Kesadaran muraqabah ini, akan melahirkan enam prinsip, prinsip Tuhan serba hadlir, Dia selalu mengawasi diri kita; prinsip malaikat yang mencatat atau merekam amal perbuatan kita; prinsip al-Qur`an sebagai pedoman hidup yang membimbing sikap, ucapan dan prilaku kita; prinsip Rasul sebagai uswah (teladan), sehingga dengan prinsip ini apapun yang kita lakukan harus sesuai dengan prilaku beliau; prinsip masa depan yang membahagiakan, apapun yang kita lakukan harus berporoskan ke depan yang membahagiakan dan keenam ialah prinsip keteraturan dalam segala hal yang merupakan manifestasi dari keimanan kepada taqdir (kepastian) Allah SWT., baik yang bernilai positif maupun yang bernilai negatif.
Puasa, bisa menimbulkan rasa empati, yakni merasakan terhadap apa yang dirasakan orang lain, bagaimana nasib orang lain yang kurang beruntung (dlu’afa`), oleh karena itu puasa harus benar-benar bisa merasakan lapar, tidak hanya tidur dengan perasaan agar tidak merasakan lapar. Semboyan yang didengung-dengungkan seperti “naumush sha`im ‘ibadah” (tidurnya orang puasa itu termasuk ibadah) merupakan pemaknaan yang kurang sempurna, karena tidur yang bernilai ibadah itu, apabila ketika jaga melakukan kemaksiatan. Sekiranya ketika jaga membuahkan hal-hal yang positif tentunya tidak demikian, sehingga semboyan tersebut tidak perlu lagi dikedepankan.
Puasa mendidik manusia disiplin diri, baik fisik seperti meninggalkan makan, minum dan seksual pada siang hari, mempunyai ketahanan fisik yang kuat, dan perut diistirahatkan. Dan dari segi moral meninggalkan suatu larangan, meski dalam kondisi normal diperbolehkan; serta disiplin spiritual, menyadari benar bahwa puasa adalah tameng (junnah) terhadap ajakan hawa nafsu yang selalu mengajak ke kejelekan dan kemungkaran seperti: nafsu amarah yang selalu mengajak kepada kejahatan, lawwamah, yaitu nafsu yang menegur, artinya setelah mengerjakan suatu kemaksiatgan dia menyesal, namun sesudah itu dia kembali mengulangi lagi.
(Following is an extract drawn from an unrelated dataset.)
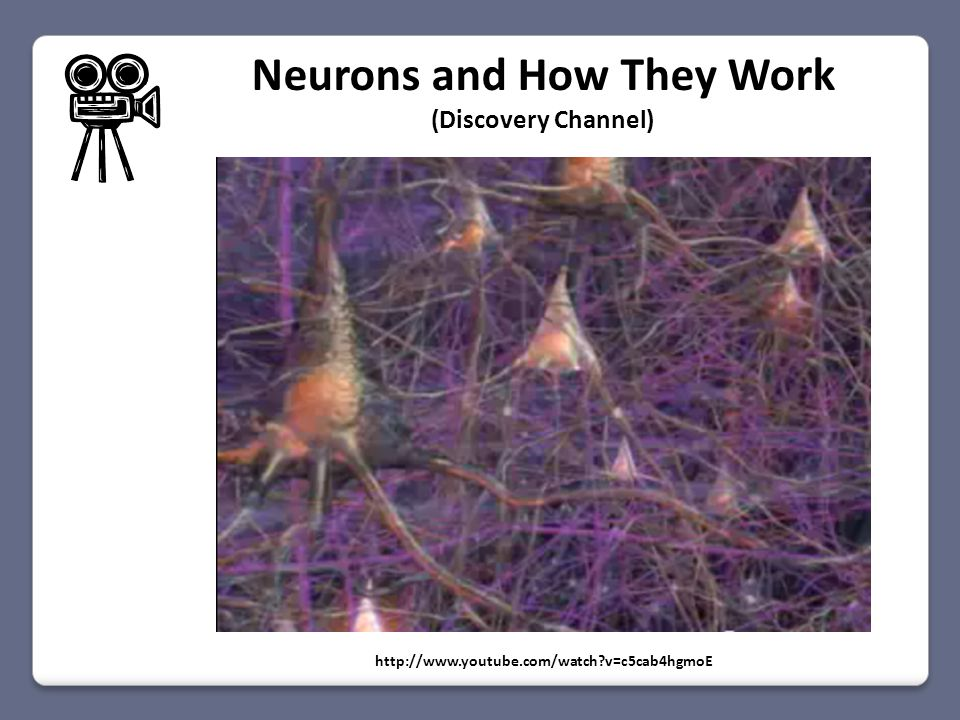 http://www.youtube.com/watch?v=c5cab4hgmoE Neurons and How They Work (Discovery Channel)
Juga terhindar dari ajakan nafsu sabu’iyyah (kebuasan), nafsu bahimiyyah (binatang), nafsu uluhiyyah (kesombongan). Semua nafsu-nafsu tadi harus dikendalikan sedemikian rupa agar menjilma menjadi nafsu muthmainnah (yang tenang) akhirnya mencapai nafsu mardliyyah (diridlai).
Dalam puasa mencegah makan, minum dan hubungan seksual merupakan kebutuhan fa’ali manusia yang intinya ialah ingin menjadi ‘copi’ Tuhan dan internalisasi sifat-sifat-Nya, sebagaimana sabda Nabi saw.: takhallaqu bi akhlaqillah ‘ala qadri thaqati al-basyar (berakhlak kamu sekalian dengan akhlak Allah sesuai dengan kemampuan dan kewenangan manusia).